• _Passage_
+ + + + +

Question

A parallel beam of light 500 nm is incident at an angle ${30}^o$ with the normal to the slit plane in a young's double-slit experiment. The intensity due to each slit is $I_o$. Point O is equidistant from $s_{1}and{s}_2$. The distance between slits is 1 mm.

• A. The intensity at O is 4Io
• B. The intensity at O is zero.
• C. The intensity at a point on the screen 4mm from O is 41o
• D. The intensity at a point on the screen 4 mm from O is zero

Answer 1

Answer: (A)

+ + + + +

• _Web image-text data_
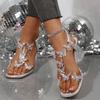 2025 New Summer New Fashion Shoes for Ladies Shiny Butterfly Rhinestone Clear Root Open Toe Sandals for Ladies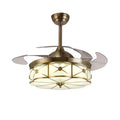 Golden 42-inch remote-controlled silent ceiling fan light with invisible blades and LED lighting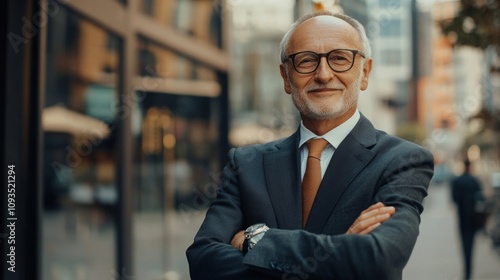 Senior man dressed in formal attire confidently crossing arms with charm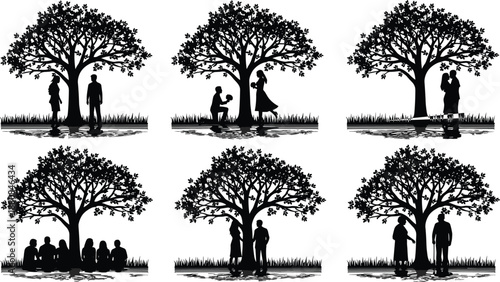 Romantic and family silhouettes under tree illustration set, proposal love moments and social gatherings in nature park, black vector artwork for lifestyle storytelling concepts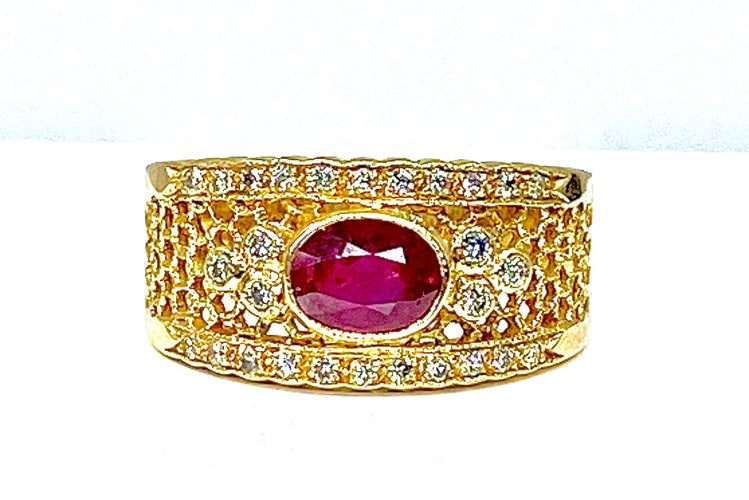 Bague 54 Bague Or jaune Rubis Diamants 58 Facettes AB227
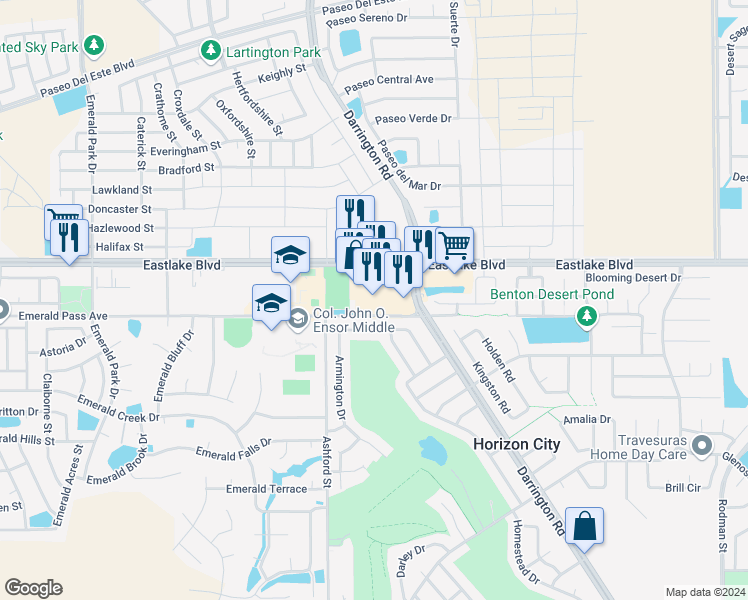 map of restaurants, bars, coffee shops, grocery stores, and more near 13650 Eastlake Boulevard in Horizon City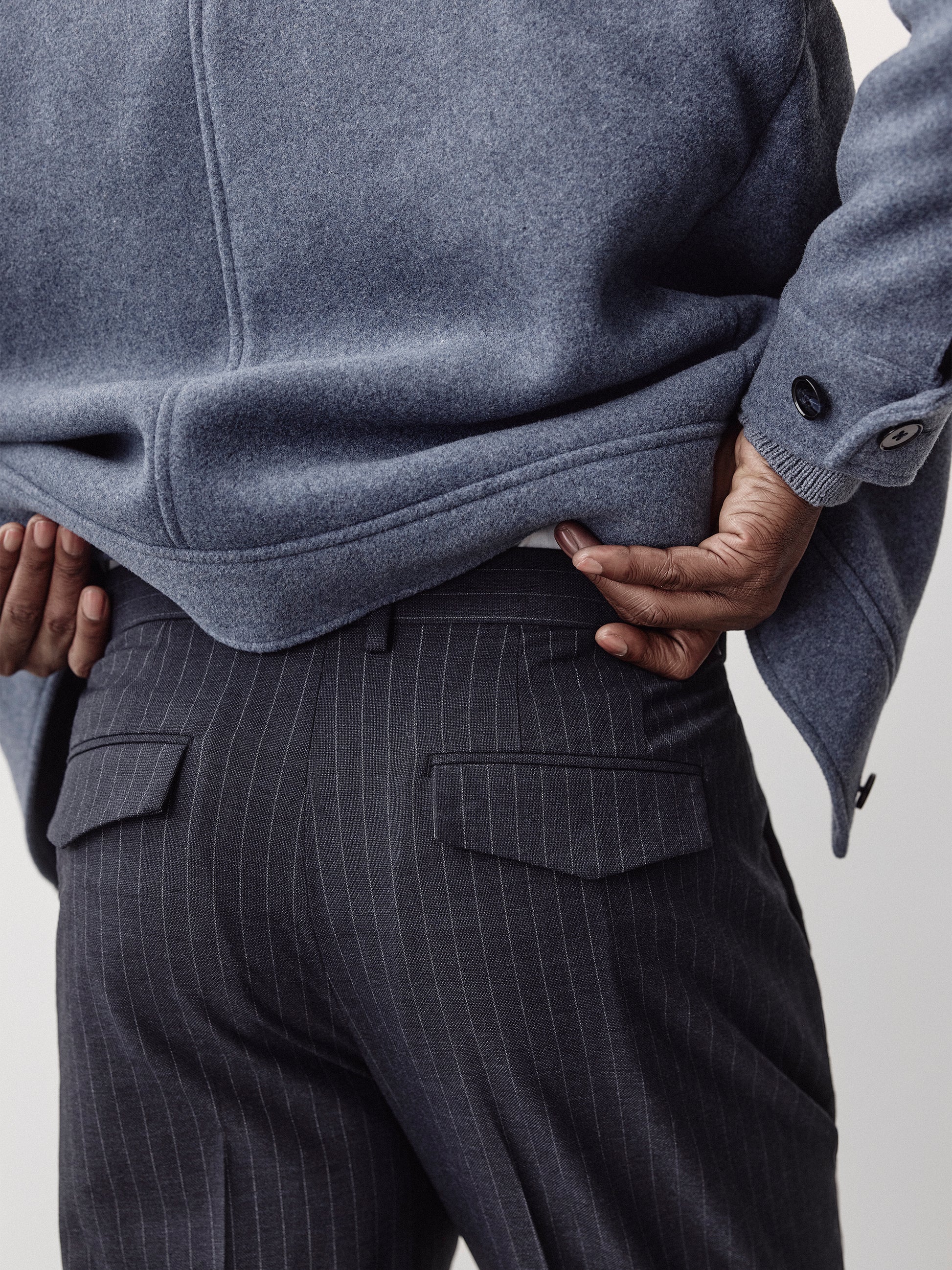 Striped Tapered-Leg Pleated Dress Pant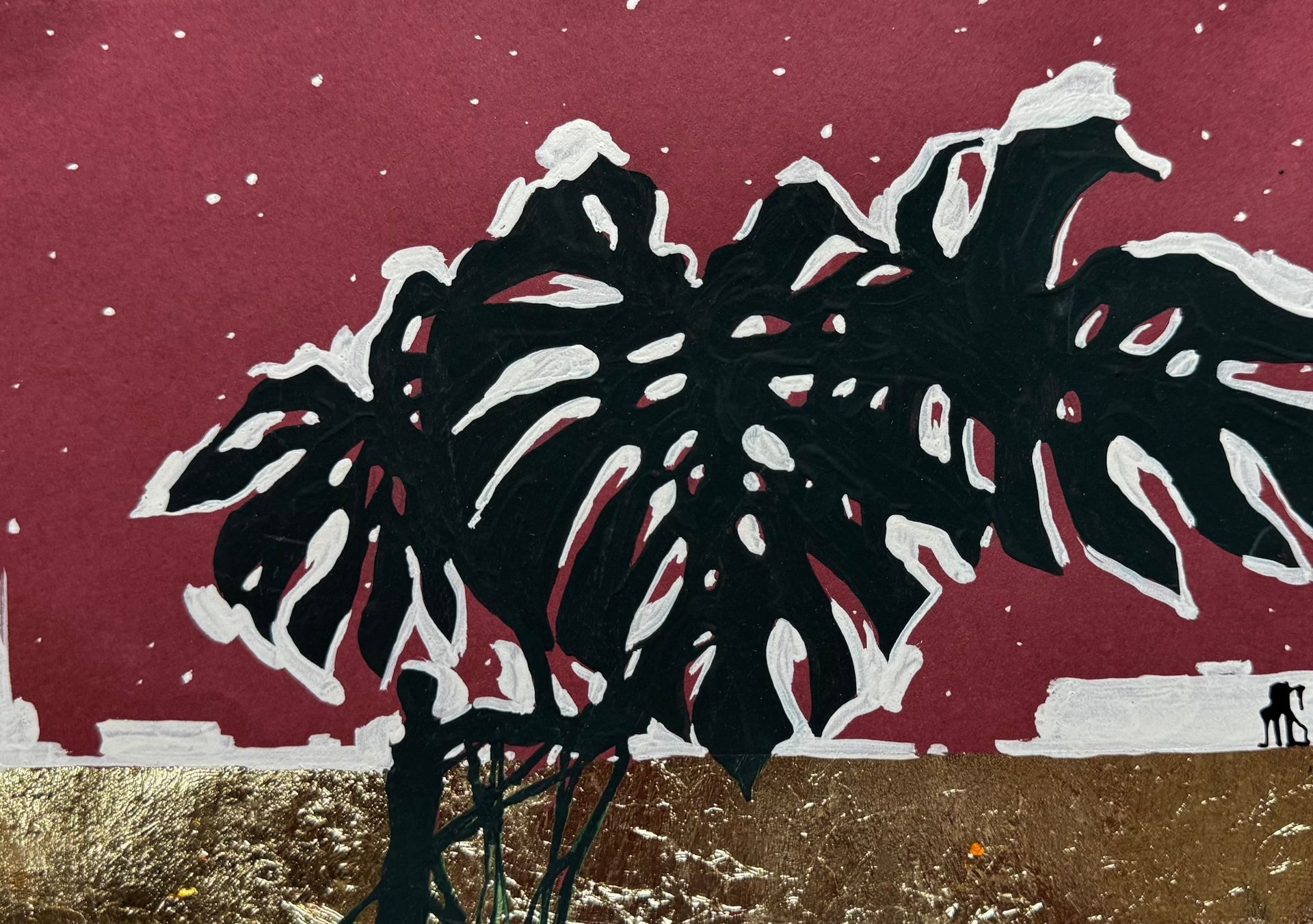 Лиза Бородинова (Авторская графика - 
                  21 x 15 см) Монстера зимой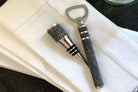 Bottle stopper in stainless steel with a charcoal faux shagreen top, rubber seals for a snug fit, 10 cm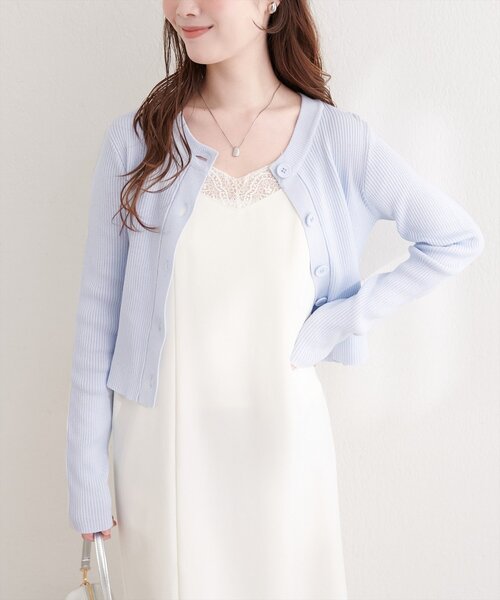 natural couture（ナチュラルクチュール）の「細リブ配色ショート丈カーディガン（カーディガン/ボレロ・レディース・ブラック/サックスブルー/アイボリー/ラベンダー/ライトグレー・FREE）」の5枚目の写真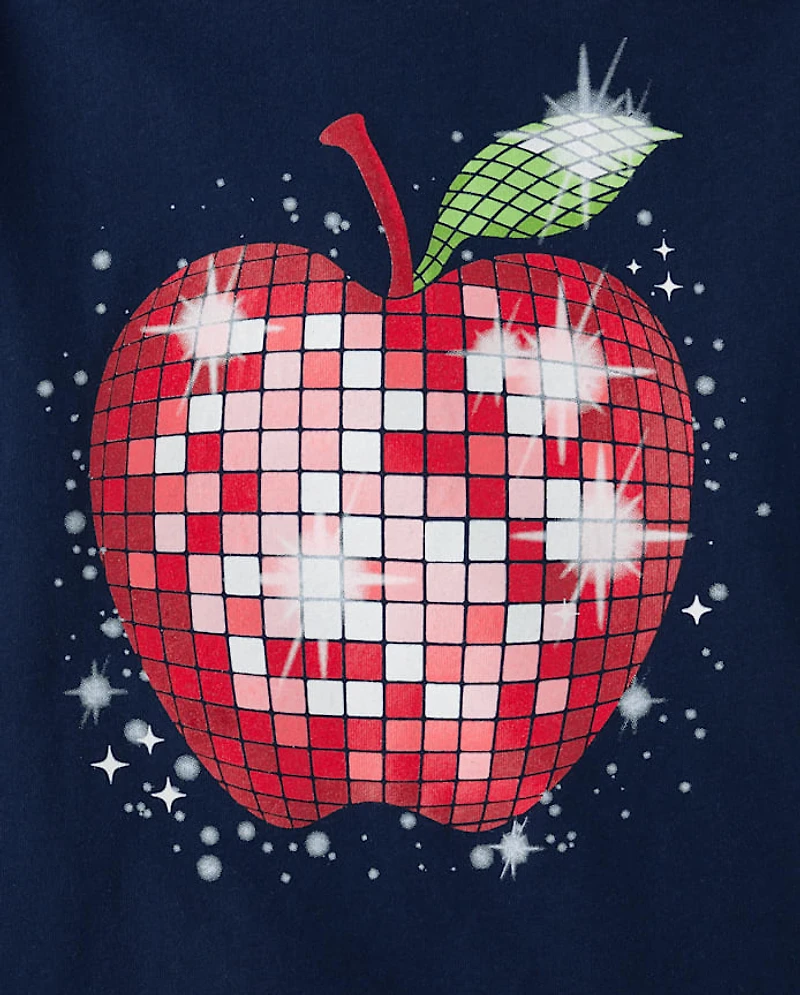 Girls Disco Apple Graphic Tee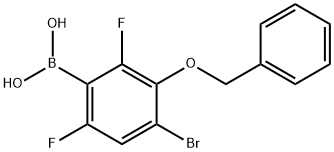 3-Benzyloxy-4-bromo-2,6-difluorophenylboronic acid Structure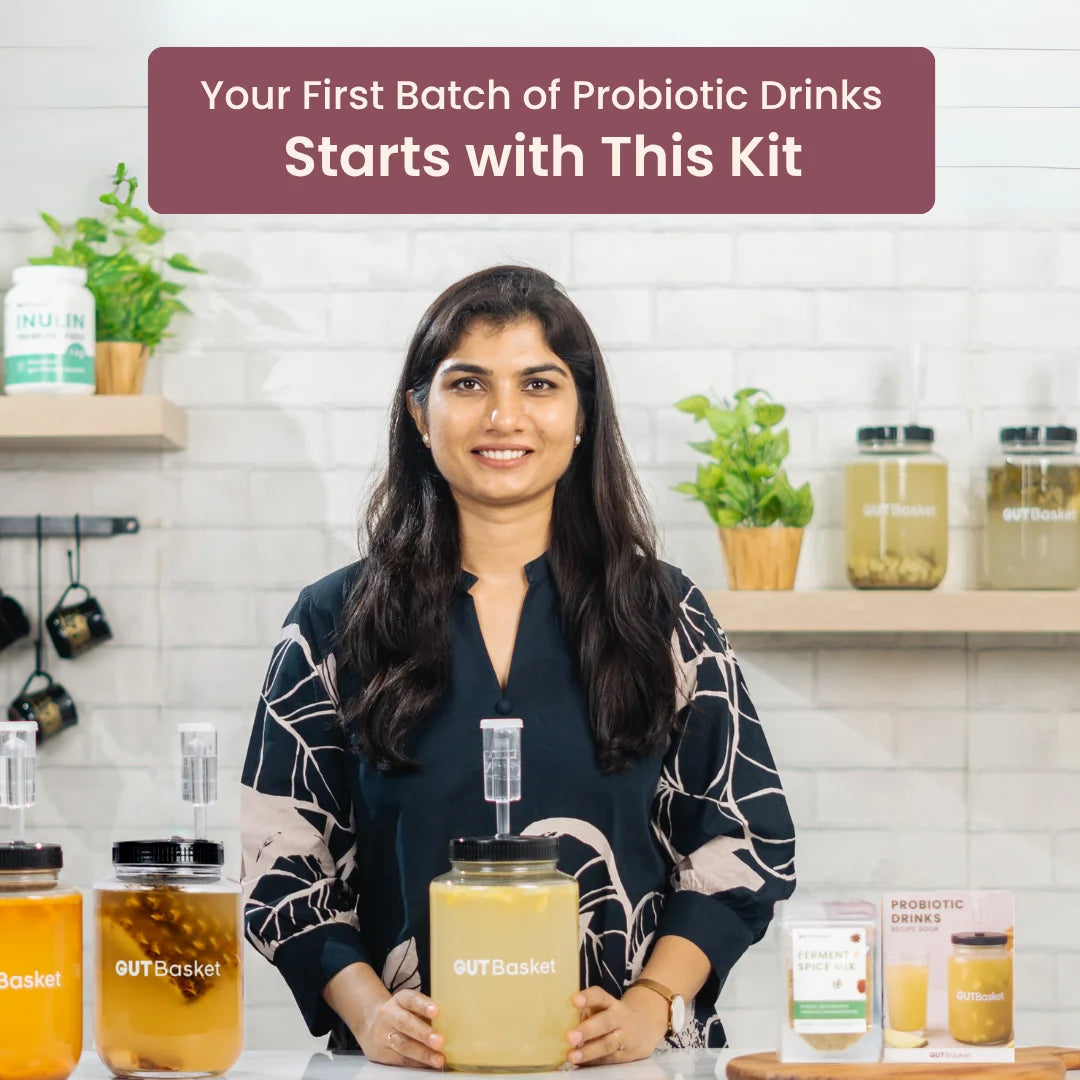 Homemade probiotic aam panna made with the Gutbasket kit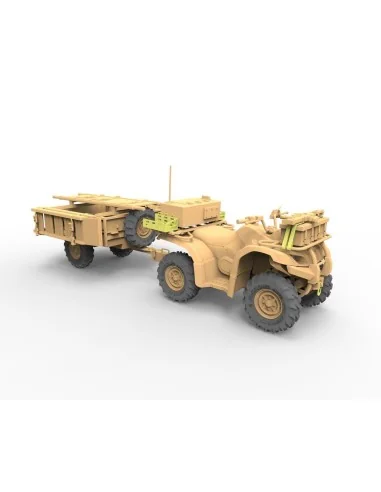 British Army ATV Quad Bike and Trailer w/Soldier, 1/35 - Bronco Mod...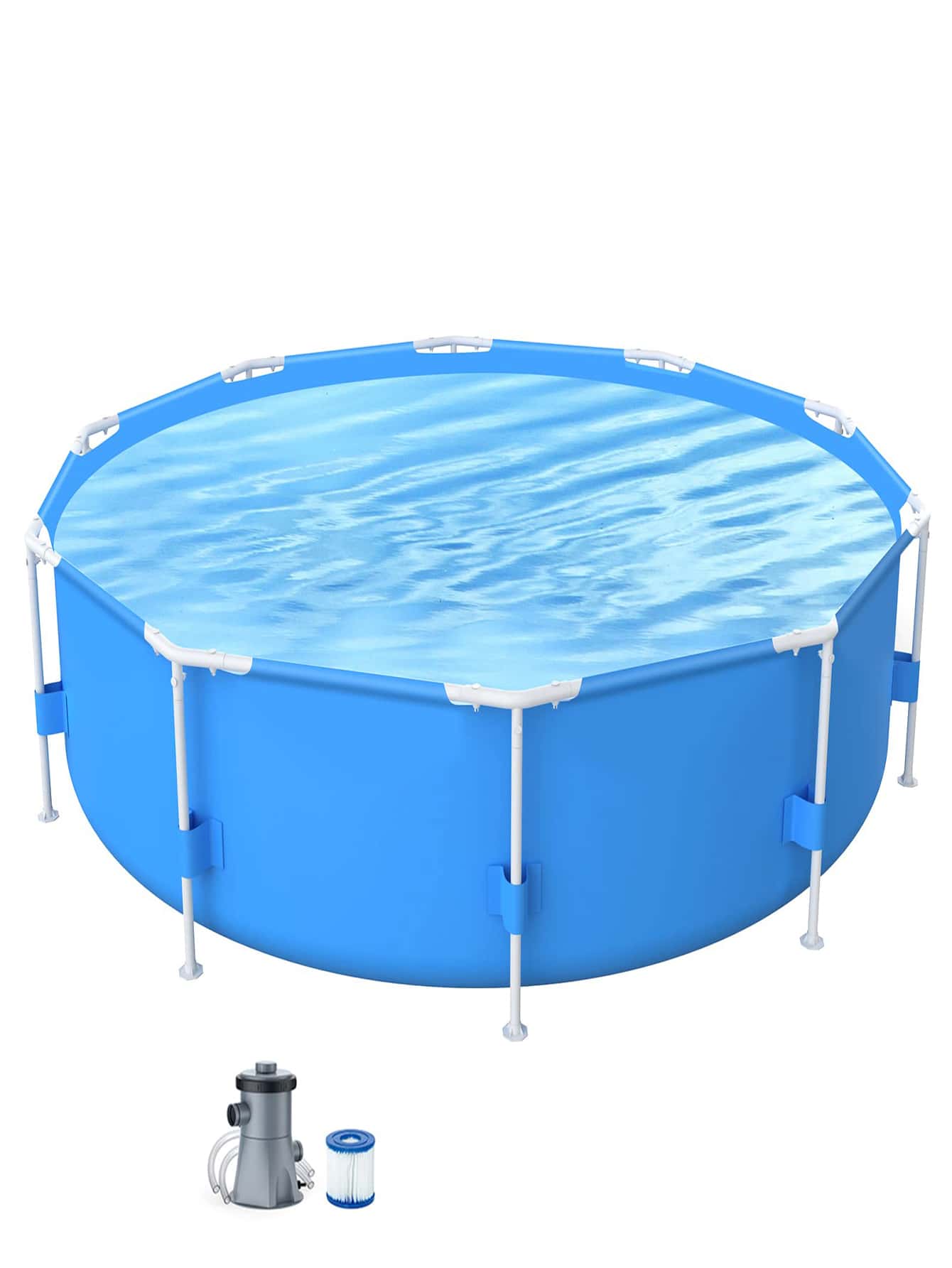 10ft x 30in Outdoor Round Frame Above Ground Swimming Pool Set with ...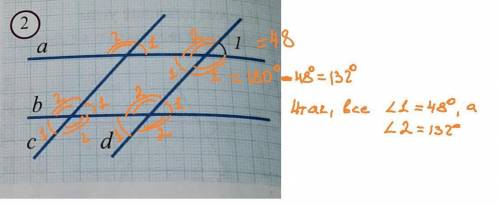 3. Пусть а|| b, c|d и 21=48° на рисунке 2.Найдите остальные углы.​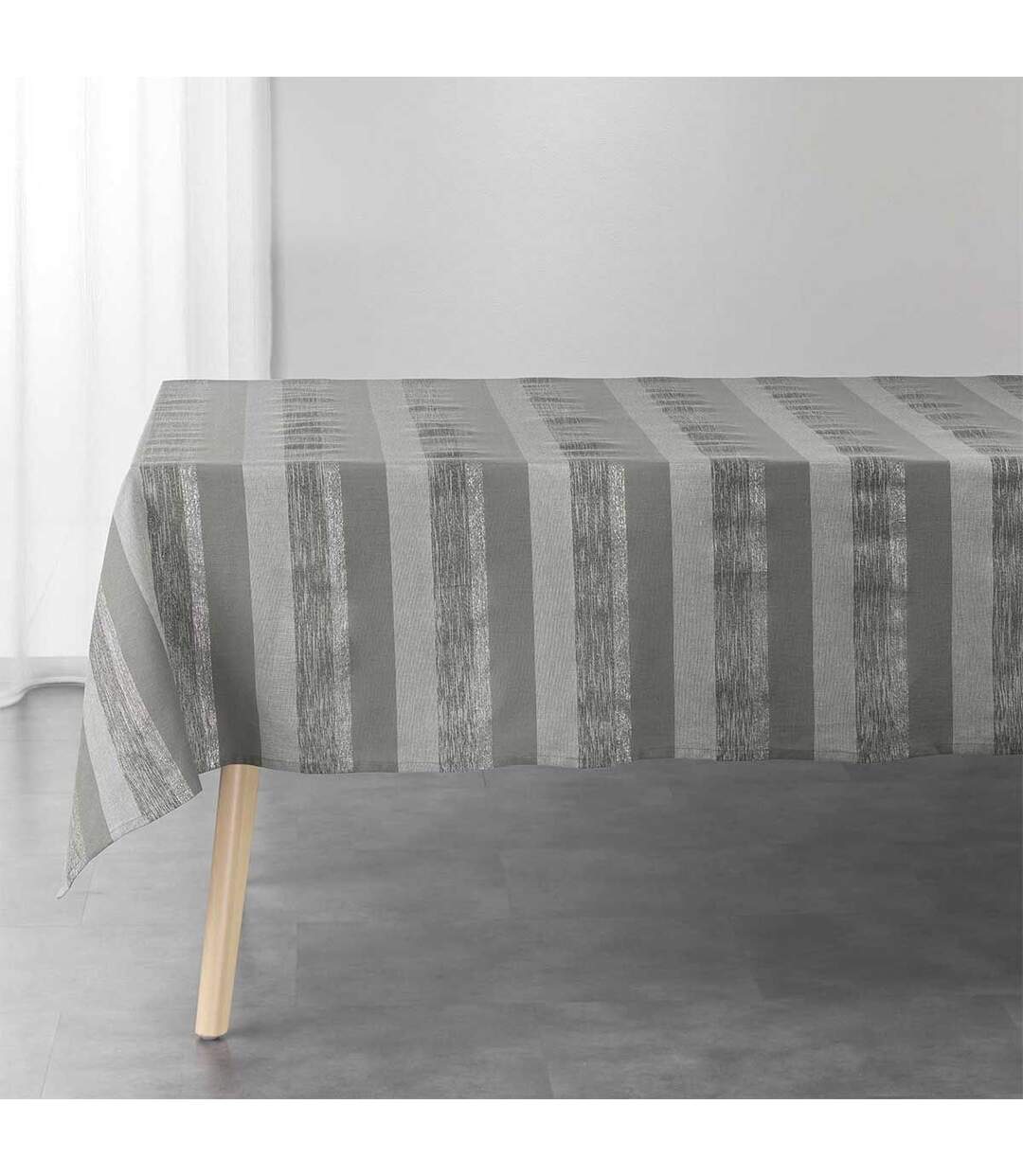 Nappe en Coton Tissée Eldora 140x240cm Gris-1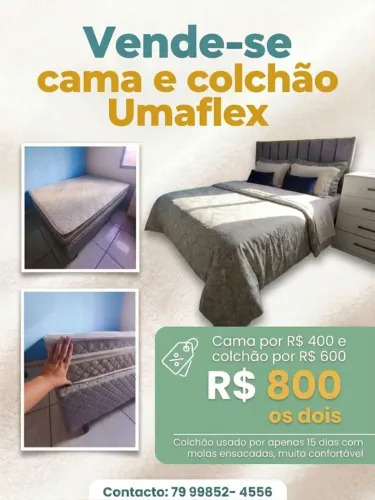 Cama de casal box e colchão ortopédico Umaflex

+ + + + +

• _To do_
**A.** In the double-slit problem, how far apart are the slits?
**B.** Extend the double-slit problem past its final line.

• _Replies_
**A.** 1 mm

**B.**
The intensity at O is 4Io

Given,

wavelength $\lambda =500nm=500\times {10}^{-9}m$

Angle of incident $\theta ={30}^{\circ }$

$d=1mm$

Path difference is

$△x=n\lambda =dsin\theta n=\frac{dsin\theta }{\lambda }$

Substitute all value in above equation

$n=\frac{1\times {10}^{-3}\times sin30}{500\times {10}^{-9}}={10}^3=integer$

Here n is an integer therefore it will make maximum intensity at point P.

$I_{max}={(\sqrt{I_1}+\sqrt{I_2})}^2={(\sqrt{I_0}+\sqrt{I_0})}^2=4I_0$

Option A is correct option.